While U.S. prices haven't scaled such heights ... many U.S. oil refiners and consumers are finding their costs have already escalated.
• From Gail the Actuary at the Oil Drum: Why are WTI and Brent Oil Prices so Different?
We have all heard at least a partial explanation as to why West Texas Intermediate (WTI) and Brent prices are so far apart. We have been told that the Midwest is oversupplied because of all of the Canadian imports, and the crude oil cannot get down as far as the Gulf Coast, because while there is pipeline capacity to the Midwest, there isn’t adequate pipeline capacity to the Gulf Coast. I have done a little research and tried to add some more context and details. For example, the opening of two pipelines from Canada (one on April 1, 2010 and one on February 8, 2011) seems to be contributing to the problem, as is rising North Dakota oil production.

There are two pipelines (Seaway – 430,000 barrels a day capacity and Capline – 1.2 million barrels a day capacity) bringing oil up from the Gulf to the Midwest. It is really the conflict between the oil coming up from the Gulf and the oil from the North that is leading to excessive crude oil supply for Midwest refineries and the resulting lower price for WTI crude oil at Cushing. Demand for output from the refineries remains high though, so prices for refined products remains high, even as prices for crude oil are low.
• Some earlier analysis from Professor Hamilton at Econbrowser: Geopolitical unrest and world oil markets

Note: U.S. Markets were closed today in observance of Presidents' Day. Here are the weekly schedule and summary:
Summary for Week ending February 19th
Schedule for Week of February 20th

When will the Fed raise rates?

by Calculated Risk on 2/21/2011 05:08:00 PM

Short answer: it is very unlikely that the Fed will increase the Fed funds rate this year. There are a series of steps the Fed will most likely take before raising rates1:

• First the Fed needs to complete the $600 billion “QE2” large-scale asset purchase program. This is currently scheduled to be completed at the end of June, however, to “promote a smooth transition in markets”, it is possible the Fed will decide to "gradually slow the pace" of the purchases like they did with QE1 (quoted text from QE1 related FOMC statements). If the program is extended and purchases tapered off (but the size remains at $600 billion), this will probably be announced at the conclusion of the two day FOMC meeting in late April and the program will probably then be completed in August.

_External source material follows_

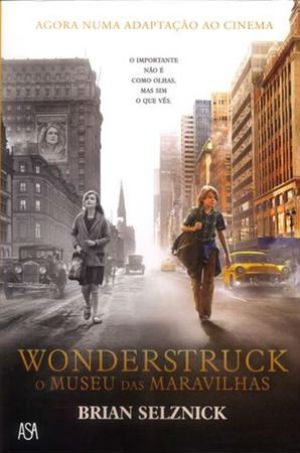 Wonderstruck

• Next the Fed will end the reinvestment of maturing MBS and Treasury Securities. This could be concurrent with the end of QE2, or the Fed might wait a few more months before halting reinvestment.

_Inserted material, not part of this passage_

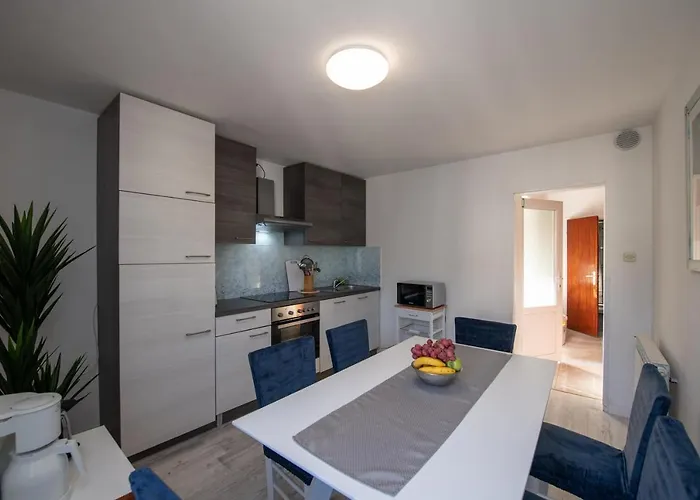 Minka Appartement Opatija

• Then the Fed will need to remove or change the extended period FOMC statement:

“The Committee will maintain the target range for the federal funds rate at 0 to 1/4 percent and continues to anticipate that economic conditions, including low rates of resource utilization, subdued inflation trends, and stable inflation expectations, are likely to warrant exceptionally low levels for the federal funds rate for an extended period.”
If we look back to the “considerable period” language in 2003, the FOMC last used the “considerable period” phrase in the December 9, 2003 statement, and the first rate increase was on June 30th, 2004 – just over 6 months later.

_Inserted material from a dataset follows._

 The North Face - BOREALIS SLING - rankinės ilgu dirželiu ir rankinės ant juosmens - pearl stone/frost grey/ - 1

This suggests a timeline for the earliest Fed funds rate increase:
• End of QE2 in June (maybe tapered off into August).
• End of reinvestment 0 to 2 months later.
• Drop extended period language a couple months later
• Raise rates in early 2012.

That is probably the earliest the Fed will raise rates - and it could be later in 2012 or even later ...

1 A research note on these steps by Jan Hatzius at Goldman Sachs on Friday lead me to revisit this.